September 23, 2019
By Bill Waters
There are no things by which the troubles and difficulties of this life can be better resisted than with wit and humor. – H. K. Beecher
The important role of humor in our lives has long been accepted. Most of us like to laugh, at least a little bit and at the right times and we’ve learned to live with this phenomenon called humor which inspires much laughter. We allow it fairly easy access to our daily coming and going and often even invite it. But oddly, given its uninterrupted ubiquity in organized human society (indeed, there is sound evidence to suggest that it is equally important in many animal societies), most of us have not really thought much about it. I mean, really wrapped our brains around it. we know it when we feel it but we don’t really know it intellectually, in a reasoned, thoughtful, analytical kind of way. It might sound a bit well, heretical to suggest that humor deserves analysis but perhaps the time is here to do just that. What exactly is this thing called Humor?
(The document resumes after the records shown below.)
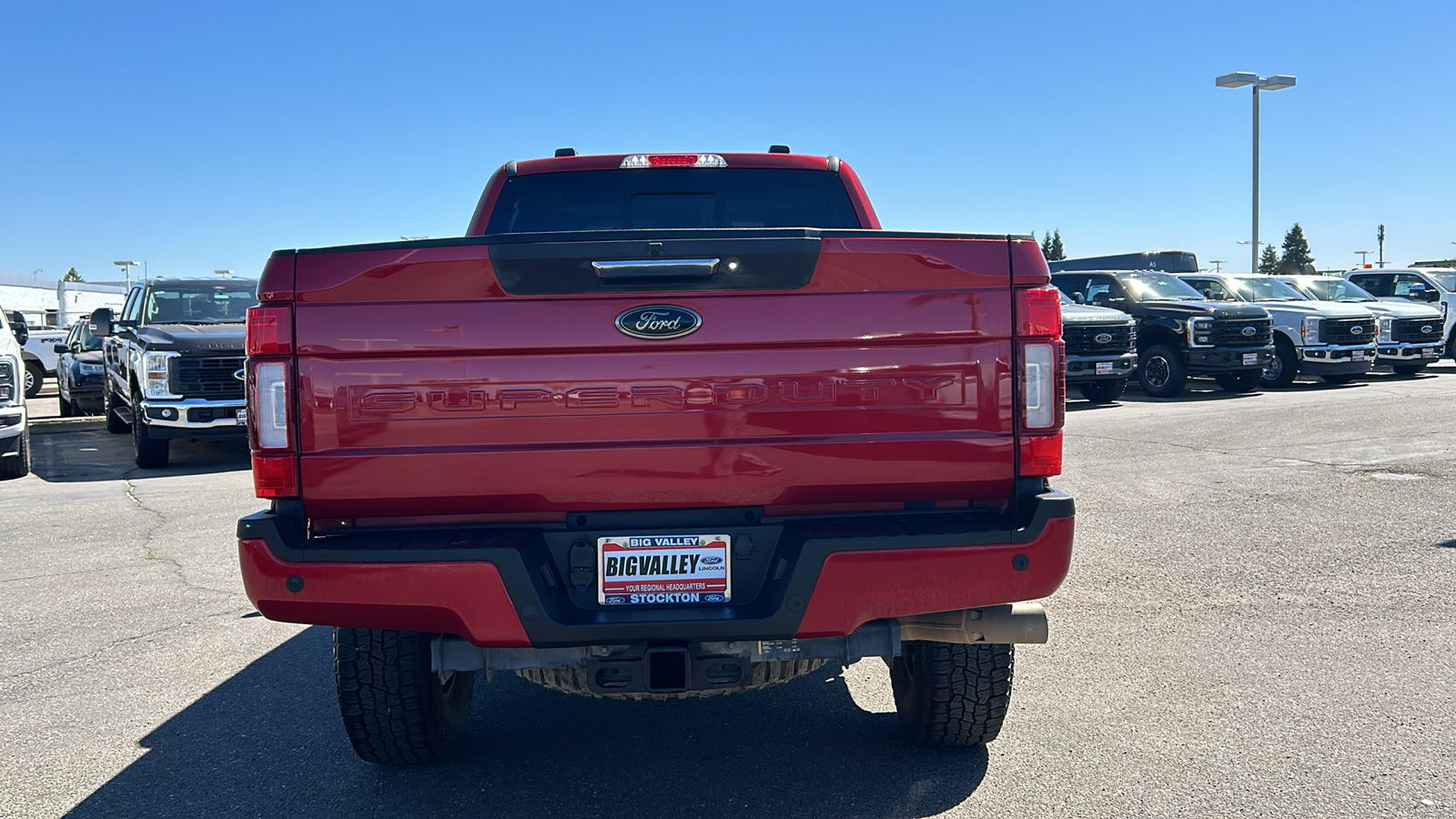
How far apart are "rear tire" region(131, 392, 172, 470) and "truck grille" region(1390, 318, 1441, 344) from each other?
63.5 ft

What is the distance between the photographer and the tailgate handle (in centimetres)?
301

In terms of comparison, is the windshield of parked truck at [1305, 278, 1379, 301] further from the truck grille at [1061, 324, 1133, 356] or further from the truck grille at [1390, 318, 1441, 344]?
the truck grille at [1061, 324, 1133, 356]

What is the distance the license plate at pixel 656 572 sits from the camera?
120 inches

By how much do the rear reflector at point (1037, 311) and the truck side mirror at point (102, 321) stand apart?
11713 millimetres

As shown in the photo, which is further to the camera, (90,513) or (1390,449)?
(1390,449)

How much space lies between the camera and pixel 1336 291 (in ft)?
70.9

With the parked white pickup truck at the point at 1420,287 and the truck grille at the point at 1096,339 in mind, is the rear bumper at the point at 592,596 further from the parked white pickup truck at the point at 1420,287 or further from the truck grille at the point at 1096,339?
the parked white pickup truck at the point at 1420,287

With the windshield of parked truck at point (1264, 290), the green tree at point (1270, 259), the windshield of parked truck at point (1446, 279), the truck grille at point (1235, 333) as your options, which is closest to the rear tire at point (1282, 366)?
the truck grille at point (1235, 333)

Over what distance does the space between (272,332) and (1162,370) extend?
56.4ft

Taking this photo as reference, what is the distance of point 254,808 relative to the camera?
3.43 m

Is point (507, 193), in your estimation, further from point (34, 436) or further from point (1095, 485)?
point (34, 436)

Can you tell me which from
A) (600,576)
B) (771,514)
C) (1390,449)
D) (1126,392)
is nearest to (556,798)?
(600,576)

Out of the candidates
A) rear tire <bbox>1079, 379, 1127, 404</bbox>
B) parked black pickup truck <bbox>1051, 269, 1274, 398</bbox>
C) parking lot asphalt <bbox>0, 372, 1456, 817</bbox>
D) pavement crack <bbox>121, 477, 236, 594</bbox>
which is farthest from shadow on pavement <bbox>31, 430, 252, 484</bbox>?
parked black pickup truck <bbox>1051, 269, 1274, 398</bbox>

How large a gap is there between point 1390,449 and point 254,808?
35.1 feet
Actually, the time came in the 1970’s when a very credible fellow, Norman Cousins, wrote a book titled The Anatomy of an Illness form a Patient’s Perspective. This was a personal account of Cousin’s battle with a debilitating, sometimes fatal disease called Ankylosing Spondylitis. Cousins was the highly credible editor of a respected monthly journal. His “battle” entailed “fighting” and eventually vanquishing the disease by using laughter as his basic weapon. It’s a fascinating tale of one man’s determination to take his destiny into his own hands by taking a fresh look at the role of attitude, especially of a humorous attitude, in good health. It is in large part due to this man and his highly readable book that humor and its usual concomitant laughter became a legitimate subject for scientific study.
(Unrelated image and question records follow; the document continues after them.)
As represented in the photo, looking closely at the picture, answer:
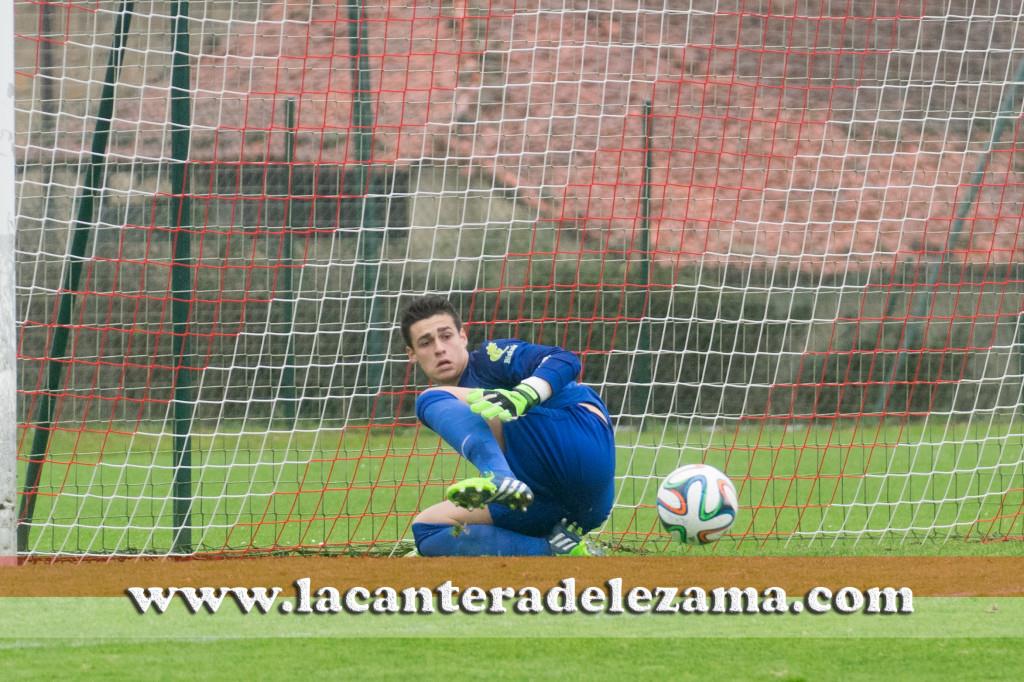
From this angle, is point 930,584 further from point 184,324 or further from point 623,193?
point 623,193

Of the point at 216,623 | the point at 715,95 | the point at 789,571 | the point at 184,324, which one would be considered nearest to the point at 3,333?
the point at 184,324

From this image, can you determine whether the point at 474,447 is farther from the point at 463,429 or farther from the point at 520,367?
the point at 520,367

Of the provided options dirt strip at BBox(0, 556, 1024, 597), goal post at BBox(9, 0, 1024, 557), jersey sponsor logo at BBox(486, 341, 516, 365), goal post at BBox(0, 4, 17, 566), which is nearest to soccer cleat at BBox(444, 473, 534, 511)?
dirt strip at BBox(0, 556, 1024, 597)

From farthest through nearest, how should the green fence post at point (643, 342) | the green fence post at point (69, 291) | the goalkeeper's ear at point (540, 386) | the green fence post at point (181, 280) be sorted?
the green fence post at point (643, 342), the green fence post at point (181, 280), the green fence post at point (69, 291), the goalkeeper's ear at point (540, 386)

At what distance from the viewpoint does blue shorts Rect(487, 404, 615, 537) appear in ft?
17.2

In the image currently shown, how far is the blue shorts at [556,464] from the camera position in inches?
206

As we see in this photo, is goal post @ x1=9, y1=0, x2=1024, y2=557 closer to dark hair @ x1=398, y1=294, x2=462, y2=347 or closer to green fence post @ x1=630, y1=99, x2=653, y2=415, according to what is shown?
green fence post @ x1=630, y1=99, x2=653, y2=415

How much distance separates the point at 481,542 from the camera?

Since the publication of that book research into humor and laughter has been ongoing and an impressive literature on the subject continues to develop. Cousins by the way, lived to a ripe age and died of a heart attack as an adjunct professor of medicine at UCLA
The art of medicine lies in amusing the patient while nature cures the disease. –
Voltaire.
We know that humor and laughter are not synonymous. Humor is an attitude, a mood, a disposition. One can be in their humor mood and not be laughing, even though one is far more likely to be laughing when in that state. That’s because the humor attitude is one of openness, flexibility, curiosity, receptivity, naivete, child-likeness and all that which allows one to be in much closer touch with the absurdities and incongruities in our lives and that can so inspire laughter in us. We know that laughter, especially deep, genuine belly laughter, the kind that used to make our stomachs hurt when we were kids, has a definite physiological impact. It tightens our muscles, causes us to take in extra volumes of oxygen and very likely results in an increase in certain chemicals in the body such as endorphins and peptides. Interestingly, research has shown that this same reaction occurs whether the laughter is stimulated by an external event, such as a joke or by simply doing it, laughing, as in the case of the Dr. Katarian’s World Laughter Clubs.* Thanks to the humor/laughter research completed and ongoing, we are more convinced than ever that mental and physical attitude are inseparable and this is helping to promote a fresh look at the concept of good health and healing.
The survival of civilization depends to a significant degree upon our capacity for humor. People who laugh together are less inclined to kill one another. – Conrad Lorenz (On Aggression)
Laughing at someone is alienating, destructive and hurtful. It destroys relationships. Laughing with someone is constructive and unifying. It builds relationships .It is no longer a stretch to think that good health, both at the personal and the community level has much to do with the attitude we call humor and a consequent abundance of positive, constructive laughter.
That disposition to flexibility of thought and perspective, that mood which inclines us to take everything, including and most importantly ourselves less seriously, is proving to be a significant factor in total well-being. This is something we all knew of course, but now we know it. Just imagine, try very hard to imagine – imagination is absolutely essential here but imagination and the humor attitude are joined at the hip anyway! – the conflicts, global and local which in essence have as much or more to do with us all taking ourselves much, much too seriously and thereby closing down the humor attitude which allows for the flexibility so necessary to the creative and lasting resolution of conflict. Try to imagine – Go ahead, let the clown in you take over! – the next time a state leader addresses the commonweal he/she is wearing a big, red nose! Then try to imagine a world laughing together. It won’t be hard to do!
Humor is the shortest distance between two people. – Victor Borge Retired professor of Criminal Justice, clown and mediator Bill Waters has a humor consulting business called The Court Jesters. He specializes in workshops on the role of humor in police and corrections work and has trained professionals from the FBI academy to the Czech National Police and the Michigan Department of Corrections.